Rule: Section 16 of the 1934 Securities Exchange Act deals with investor confidence in the securities market by limiting the ability of insiders to profit from trading. Section 16(b) deals with preventing an insider from profiting from short-swing sales dealing with their company’s stock. Additionally, Rule 10b-5 prohibits insider trading based on nonpublic information (Langvardt, et al., 2019).

Analysis: According to Rule 10b-5, insiders are anyone who is entrusted with corporate information and has a reason to keep the information confidential. The only person who had this level of information was Steve’s wife, Judith. No one else could be considered an insider. Judith did have knowledge of specific corporate details that needed to be kept confidential. So Judith would be regarded as an insider.

Judith would also not be considered a tipper. She was expressing her happiness, and she was on her way home to her husband, Steve. Since he did not take this information and profit from it, he would not be classified as a tippee.

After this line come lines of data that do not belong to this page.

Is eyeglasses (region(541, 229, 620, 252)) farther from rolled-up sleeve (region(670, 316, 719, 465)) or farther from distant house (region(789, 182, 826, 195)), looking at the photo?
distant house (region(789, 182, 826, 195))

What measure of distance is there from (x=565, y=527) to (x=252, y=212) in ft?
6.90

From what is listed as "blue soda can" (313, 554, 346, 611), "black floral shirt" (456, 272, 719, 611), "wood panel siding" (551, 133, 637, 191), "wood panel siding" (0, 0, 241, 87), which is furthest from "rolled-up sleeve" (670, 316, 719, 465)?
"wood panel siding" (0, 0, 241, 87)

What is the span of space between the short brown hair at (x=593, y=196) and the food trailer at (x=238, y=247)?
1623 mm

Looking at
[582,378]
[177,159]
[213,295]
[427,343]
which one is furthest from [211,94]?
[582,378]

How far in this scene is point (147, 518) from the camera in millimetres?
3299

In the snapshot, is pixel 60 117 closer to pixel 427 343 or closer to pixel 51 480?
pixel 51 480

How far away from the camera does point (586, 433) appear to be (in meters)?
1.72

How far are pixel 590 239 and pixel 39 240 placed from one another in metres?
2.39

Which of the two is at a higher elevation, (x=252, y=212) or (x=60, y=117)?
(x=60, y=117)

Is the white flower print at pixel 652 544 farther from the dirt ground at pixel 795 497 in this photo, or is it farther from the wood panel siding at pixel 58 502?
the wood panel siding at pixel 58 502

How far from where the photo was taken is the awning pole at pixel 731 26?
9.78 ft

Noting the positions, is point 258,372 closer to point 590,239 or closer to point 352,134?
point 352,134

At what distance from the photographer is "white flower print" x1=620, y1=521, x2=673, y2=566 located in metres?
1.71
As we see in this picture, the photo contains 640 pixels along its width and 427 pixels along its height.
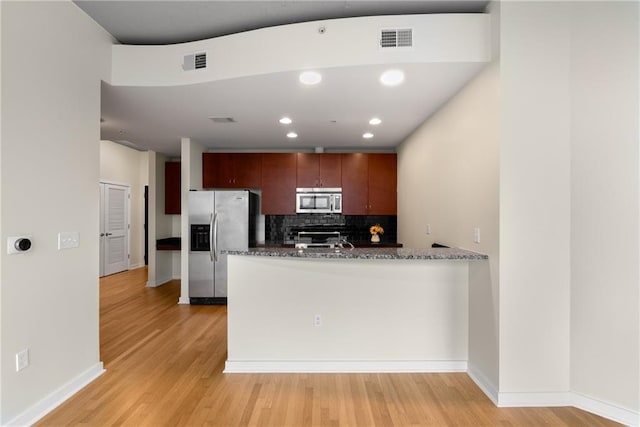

Steve did, however, share this information with Ken. When Ken asked about any stock tips after this, Steve did mention it would be a good idea to buy from a certain company. This would make Steve a tipper of information he gained from Judith. Ken would be classified as both a tippee and tipper as he received information from Steve and passed along information to Ken after their tennis match. Ken benefited from purchasing the stock before the news was announced. Ken would be classified as a tippee as he only received the information and benefited from the purchase of stocks.

Conclusion: Based on the information, none of the people involved would be liable for insider trading. Judith was the only person that could be considered an insider, and she only expressed happiness. She did not breach her fiduciary duty to her company with any know information she passed along to her husband. Both Ken and Tim are liable to tipper/tippee rules and are subject to having their profits recovered based on information they received.